What is required:
Starting at the line that holds "پر لکھیں۔ |" and stopping at the line that holds "Mich dürstet nach", restate the records below word for word, with both of those lines included.

(Dataset entries)
[Start of Attachment]
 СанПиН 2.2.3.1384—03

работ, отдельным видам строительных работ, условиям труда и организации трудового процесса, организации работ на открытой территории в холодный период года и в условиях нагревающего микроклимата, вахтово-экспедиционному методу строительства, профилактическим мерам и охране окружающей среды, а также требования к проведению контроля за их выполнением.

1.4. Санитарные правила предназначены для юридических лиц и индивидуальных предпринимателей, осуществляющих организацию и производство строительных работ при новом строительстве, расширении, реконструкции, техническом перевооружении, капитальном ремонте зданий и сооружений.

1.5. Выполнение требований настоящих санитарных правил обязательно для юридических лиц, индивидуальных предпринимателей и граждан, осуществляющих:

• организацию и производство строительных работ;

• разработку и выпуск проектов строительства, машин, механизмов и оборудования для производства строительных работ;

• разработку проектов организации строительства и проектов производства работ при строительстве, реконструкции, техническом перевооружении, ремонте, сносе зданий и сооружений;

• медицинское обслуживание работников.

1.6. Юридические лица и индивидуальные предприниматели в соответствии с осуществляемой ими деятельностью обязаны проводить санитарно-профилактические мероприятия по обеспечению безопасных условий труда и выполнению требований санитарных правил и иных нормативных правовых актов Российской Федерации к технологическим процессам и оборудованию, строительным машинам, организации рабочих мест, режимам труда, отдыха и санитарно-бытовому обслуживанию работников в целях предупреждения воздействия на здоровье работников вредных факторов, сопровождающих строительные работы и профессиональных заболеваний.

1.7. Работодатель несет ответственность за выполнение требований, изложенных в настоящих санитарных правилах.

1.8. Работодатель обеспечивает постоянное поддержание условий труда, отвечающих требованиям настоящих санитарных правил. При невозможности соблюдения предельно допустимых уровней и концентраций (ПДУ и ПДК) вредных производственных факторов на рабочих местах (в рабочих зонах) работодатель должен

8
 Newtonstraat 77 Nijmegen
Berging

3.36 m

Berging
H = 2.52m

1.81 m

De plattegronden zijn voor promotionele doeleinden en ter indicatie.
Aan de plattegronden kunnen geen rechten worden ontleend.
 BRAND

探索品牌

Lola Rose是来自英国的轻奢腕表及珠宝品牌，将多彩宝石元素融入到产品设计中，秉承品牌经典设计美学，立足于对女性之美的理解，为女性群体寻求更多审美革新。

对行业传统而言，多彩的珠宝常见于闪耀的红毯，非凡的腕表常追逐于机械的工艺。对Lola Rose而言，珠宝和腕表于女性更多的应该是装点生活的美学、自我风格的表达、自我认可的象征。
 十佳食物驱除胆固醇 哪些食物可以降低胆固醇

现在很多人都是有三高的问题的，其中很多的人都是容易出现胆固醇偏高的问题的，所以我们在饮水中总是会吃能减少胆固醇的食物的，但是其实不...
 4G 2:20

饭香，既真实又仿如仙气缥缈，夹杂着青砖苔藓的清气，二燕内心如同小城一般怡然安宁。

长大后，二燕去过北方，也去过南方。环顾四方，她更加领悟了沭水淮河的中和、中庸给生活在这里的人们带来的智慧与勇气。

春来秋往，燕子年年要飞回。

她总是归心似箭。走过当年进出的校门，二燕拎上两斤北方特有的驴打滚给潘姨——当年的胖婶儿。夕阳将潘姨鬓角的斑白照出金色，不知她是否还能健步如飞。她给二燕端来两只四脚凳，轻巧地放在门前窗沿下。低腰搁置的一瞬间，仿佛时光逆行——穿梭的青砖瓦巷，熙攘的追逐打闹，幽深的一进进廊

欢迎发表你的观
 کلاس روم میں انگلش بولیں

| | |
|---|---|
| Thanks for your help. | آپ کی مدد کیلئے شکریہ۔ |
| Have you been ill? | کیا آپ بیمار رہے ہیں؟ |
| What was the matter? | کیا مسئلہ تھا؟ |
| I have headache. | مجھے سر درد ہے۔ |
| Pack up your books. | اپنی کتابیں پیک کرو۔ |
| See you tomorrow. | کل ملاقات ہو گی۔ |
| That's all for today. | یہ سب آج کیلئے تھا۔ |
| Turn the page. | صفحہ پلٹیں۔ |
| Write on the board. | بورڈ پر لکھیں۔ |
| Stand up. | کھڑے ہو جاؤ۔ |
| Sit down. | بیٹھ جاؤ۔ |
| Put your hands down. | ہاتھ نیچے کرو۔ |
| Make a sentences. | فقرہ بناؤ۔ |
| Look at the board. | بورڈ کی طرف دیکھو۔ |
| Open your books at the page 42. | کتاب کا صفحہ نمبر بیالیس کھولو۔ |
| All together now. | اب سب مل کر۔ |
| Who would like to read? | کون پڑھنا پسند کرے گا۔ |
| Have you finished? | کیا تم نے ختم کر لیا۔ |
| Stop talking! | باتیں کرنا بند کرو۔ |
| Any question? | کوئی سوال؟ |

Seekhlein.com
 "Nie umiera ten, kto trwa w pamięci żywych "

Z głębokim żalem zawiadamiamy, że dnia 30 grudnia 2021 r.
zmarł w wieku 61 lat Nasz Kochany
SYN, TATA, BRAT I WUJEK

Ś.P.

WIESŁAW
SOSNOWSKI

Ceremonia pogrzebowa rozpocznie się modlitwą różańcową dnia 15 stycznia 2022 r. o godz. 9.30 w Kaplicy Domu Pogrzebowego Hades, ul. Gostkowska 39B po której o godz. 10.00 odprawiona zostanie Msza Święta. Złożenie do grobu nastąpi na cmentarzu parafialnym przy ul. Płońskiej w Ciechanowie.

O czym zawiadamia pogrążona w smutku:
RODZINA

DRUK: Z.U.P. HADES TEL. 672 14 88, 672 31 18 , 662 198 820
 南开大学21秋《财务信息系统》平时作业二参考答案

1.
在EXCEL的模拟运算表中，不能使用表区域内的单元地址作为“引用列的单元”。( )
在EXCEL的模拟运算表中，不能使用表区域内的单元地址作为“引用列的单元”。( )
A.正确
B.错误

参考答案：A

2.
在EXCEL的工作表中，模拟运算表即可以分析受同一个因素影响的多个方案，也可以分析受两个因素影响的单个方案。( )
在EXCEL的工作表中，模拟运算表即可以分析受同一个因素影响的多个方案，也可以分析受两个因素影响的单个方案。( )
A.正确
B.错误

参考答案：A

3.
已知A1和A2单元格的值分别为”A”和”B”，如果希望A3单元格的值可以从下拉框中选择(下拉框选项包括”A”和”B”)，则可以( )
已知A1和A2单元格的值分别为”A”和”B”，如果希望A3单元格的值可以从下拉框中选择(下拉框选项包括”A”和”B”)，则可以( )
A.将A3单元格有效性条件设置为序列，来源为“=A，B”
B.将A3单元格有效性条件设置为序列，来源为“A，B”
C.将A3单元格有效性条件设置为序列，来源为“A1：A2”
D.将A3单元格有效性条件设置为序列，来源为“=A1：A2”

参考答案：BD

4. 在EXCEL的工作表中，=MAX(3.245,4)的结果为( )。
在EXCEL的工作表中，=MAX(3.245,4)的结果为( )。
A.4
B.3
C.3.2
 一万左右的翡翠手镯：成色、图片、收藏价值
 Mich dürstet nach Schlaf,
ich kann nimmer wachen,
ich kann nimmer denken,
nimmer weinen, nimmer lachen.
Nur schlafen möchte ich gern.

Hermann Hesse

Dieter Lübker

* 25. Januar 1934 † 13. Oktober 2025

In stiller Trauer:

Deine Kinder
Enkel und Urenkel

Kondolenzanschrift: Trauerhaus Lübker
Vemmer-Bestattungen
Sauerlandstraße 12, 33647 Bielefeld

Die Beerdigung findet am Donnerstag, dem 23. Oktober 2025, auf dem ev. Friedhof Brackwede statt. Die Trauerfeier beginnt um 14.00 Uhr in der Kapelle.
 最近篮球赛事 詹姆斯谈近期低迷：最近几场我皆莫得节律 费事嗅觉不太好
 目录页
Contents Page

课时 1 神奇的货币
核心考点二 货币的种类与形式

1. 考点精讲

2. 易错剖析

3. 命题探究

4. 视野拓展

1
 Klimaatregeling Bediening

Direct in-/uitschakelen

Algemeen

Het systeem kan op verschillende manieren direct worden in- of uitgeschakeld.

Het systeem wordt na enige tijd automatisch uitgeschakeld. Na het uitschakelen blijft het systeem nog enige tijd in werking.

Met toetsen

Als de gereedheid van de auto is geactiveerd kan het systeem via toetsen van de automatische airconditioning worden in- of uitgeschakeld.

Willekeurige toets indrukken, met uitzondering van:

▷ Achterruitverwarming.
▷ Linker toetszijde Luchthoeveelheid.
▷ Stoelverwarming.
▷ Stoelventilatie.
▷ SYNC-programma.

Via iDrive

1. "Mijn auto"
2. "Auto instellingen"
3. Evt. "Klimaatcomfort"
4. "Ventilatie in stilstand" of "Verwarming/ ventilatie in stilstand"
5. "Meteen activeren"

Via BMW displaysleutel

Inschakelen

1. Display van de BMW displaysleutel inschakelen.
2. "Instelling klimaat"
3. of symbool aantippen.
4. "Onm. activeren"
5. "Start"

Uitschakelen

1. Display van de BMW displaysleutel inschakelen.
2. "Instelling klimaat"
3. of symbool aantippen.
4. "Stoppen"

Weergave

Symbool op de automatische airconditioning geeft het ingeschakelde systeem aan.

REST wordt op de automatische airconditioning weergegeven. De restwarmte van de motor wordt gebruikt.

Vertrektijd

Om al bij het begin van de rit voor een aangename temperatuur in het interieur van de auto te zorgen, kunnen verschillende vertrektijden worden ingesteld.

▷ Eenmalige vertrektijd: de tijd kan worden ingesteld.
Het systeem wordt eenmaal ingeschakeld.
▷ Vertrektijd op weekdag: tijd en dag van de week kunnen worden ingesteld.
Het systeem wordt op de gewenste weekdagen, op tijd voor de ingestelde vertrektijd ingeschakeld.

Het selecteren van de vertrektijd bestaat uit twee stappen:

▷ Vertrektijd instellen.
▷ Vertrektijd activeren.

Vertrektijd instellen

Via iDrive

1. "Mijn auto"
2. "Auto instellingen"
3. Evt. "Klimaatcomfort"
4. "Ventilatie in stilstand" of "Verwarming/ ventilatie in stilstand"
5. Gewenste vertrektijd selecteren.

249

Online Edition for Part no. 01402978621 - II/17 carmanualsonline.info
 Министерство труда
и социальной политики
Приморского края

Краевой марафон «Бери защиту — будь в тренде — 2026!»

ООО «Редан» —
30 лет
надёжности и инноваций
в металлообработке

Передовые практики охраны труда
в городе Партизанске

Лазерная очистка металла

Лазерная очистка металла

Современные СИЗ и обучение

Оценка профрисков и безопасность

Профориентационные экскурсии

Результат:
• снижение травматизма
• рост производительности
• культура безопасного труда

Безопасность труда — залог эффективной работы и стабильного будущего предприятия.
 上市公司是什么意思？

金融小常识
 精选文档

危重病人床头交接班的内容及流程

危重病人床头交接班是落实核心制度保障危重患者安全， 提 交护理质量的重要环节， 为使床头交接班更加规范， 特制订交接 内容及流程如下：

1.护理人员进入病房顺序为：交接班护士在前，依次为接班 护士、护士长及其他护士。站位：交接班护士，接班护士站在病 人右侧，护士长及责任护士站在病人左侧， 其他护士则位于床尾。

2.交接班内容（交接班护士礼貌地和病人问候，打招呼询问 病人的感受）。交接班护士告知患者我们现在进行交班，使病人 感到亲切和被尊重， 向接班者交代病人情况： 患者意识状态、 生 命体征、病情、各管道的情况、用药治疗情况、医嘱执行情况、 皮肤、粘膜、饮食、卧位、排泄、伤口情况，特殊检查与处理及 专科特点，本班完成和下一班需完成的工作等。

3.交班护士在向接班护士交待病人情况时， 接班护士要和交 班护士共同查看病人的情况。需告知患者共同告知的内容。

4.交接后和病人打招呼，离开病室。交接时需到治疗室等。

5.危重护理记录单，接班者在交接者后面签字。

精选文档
[End of Attachment]
Reply to the task:
| Write on the board. | بورڈ پر لکھیں۔ |
| Stand up. | کھڑے ہو جاؤ۔ |
| Sit down. | بیٹھ جاؤ۔ |
| Put your hands down. | ہاتھ نیچے کرو۔ |
| Make a sentences. | فقرہ بناؤ۔ |
| Look at the board. | بورڈ کی طرف دیکھو۔ |
| Open your books at the page 42. | کتاب کا صفحہ نمبر بیالیس کھولو۔ |
| All together now. | اب سب مل کر۔ |
| Who would like to read? | کون پڑھنا پسند کرے گا۔ |
| Have you finished? | کیا تم نے ختم کر لیا۔ |
| Stop talking! | باتیں کرنا بند کرو۔ |
| Any question? | کوئی سوال؟ |

Seekhlein.com
 "Nie umiera ten, kto trwa w pamięci żywych "

Z głębokim żalem zawiadamiamy, że dnia 30 grudnia 2021 r.
zmarł w wieku 61 lat Nasz Kochany
SYN, TATA, BRAT I WUJEK

Ś.P.

WIESŁAW
SOSNOWSKI

Ceremonia pogrzebowa rozpocznie się modlitwą różańcową dnia 15 stycznia 2022 r. o godz. 9.30 w Kaplicy Domu Pogrzebowego Hades, ul. Gostkowska 39B po której o godz. 10.00 odprawiona zostanie Msza Święta. Złożenie do grobu nastąpi na cmentarzu parafialnym przy ul. Płońskiej w Ciechanowie.

O czym zawiadamia pogrążona w smutku:
RODZINA

DRUK: Z.U.P. HADES TEL. 672 14 88, 672 31 18 , 662 198 820
 南开大学21秋《财务信息系统》平时作业二参考答案

1.
在EXCEL的模拟运算表中，不能使用表区域内的单元地址作为“引用列的单元”。( )
在EXCEL的模拟运算表中，不能使用表区域内的单元地址作为“引用列的单元”。( )
A.正确
B.错误

参考答案：A

2.
在EXCEL的工作表中，模拟运算表即可以分析受同一个因素影响的多个方案，也可以分析受两个因素影响的单个方案。( )
在EXCEL的工作表中，模拟运算表即可以分析受同一个因素影响的多个方案，也可以分析受两个因素影响的单个方案。( )
A.正确
B.错误

参考答案：A

3.
已知A1和A2单元格的值分别为”A”和”B”，如果希望A3单元格的值可以从下拉框中选择(下拉框选项包括”A”和”B”)，则可以( )
已知A1和A2单元格的值分别为”A”和”B”，如果希望A3单元格的值可以从下拉框中选择(下拉框选项包括”A”和”B”)，则可以( )
A.将A3单元格有效性条件设置为序列，来源为“=A，B”
B.将A3单元格有效性条件设置为序列，来源为“A，B”
C.将A3单元格有效性条件设置为序列，来源为“A1：A2”
D.将A3单元格有效性条件设置为序列，来源为“=A1：A2”

参考答案：BD

4. 在EXCEL的工作表中，=MAX(3.245,4)的结果为( )。
在EXCEL的工作表中，=MAX(3.245,4)的结果为( )。
A.4
B.3
C.3.2
 一万左右的翡翠手镯：成色、图片、收藏价值
 Mich dürstet nach Schlaf,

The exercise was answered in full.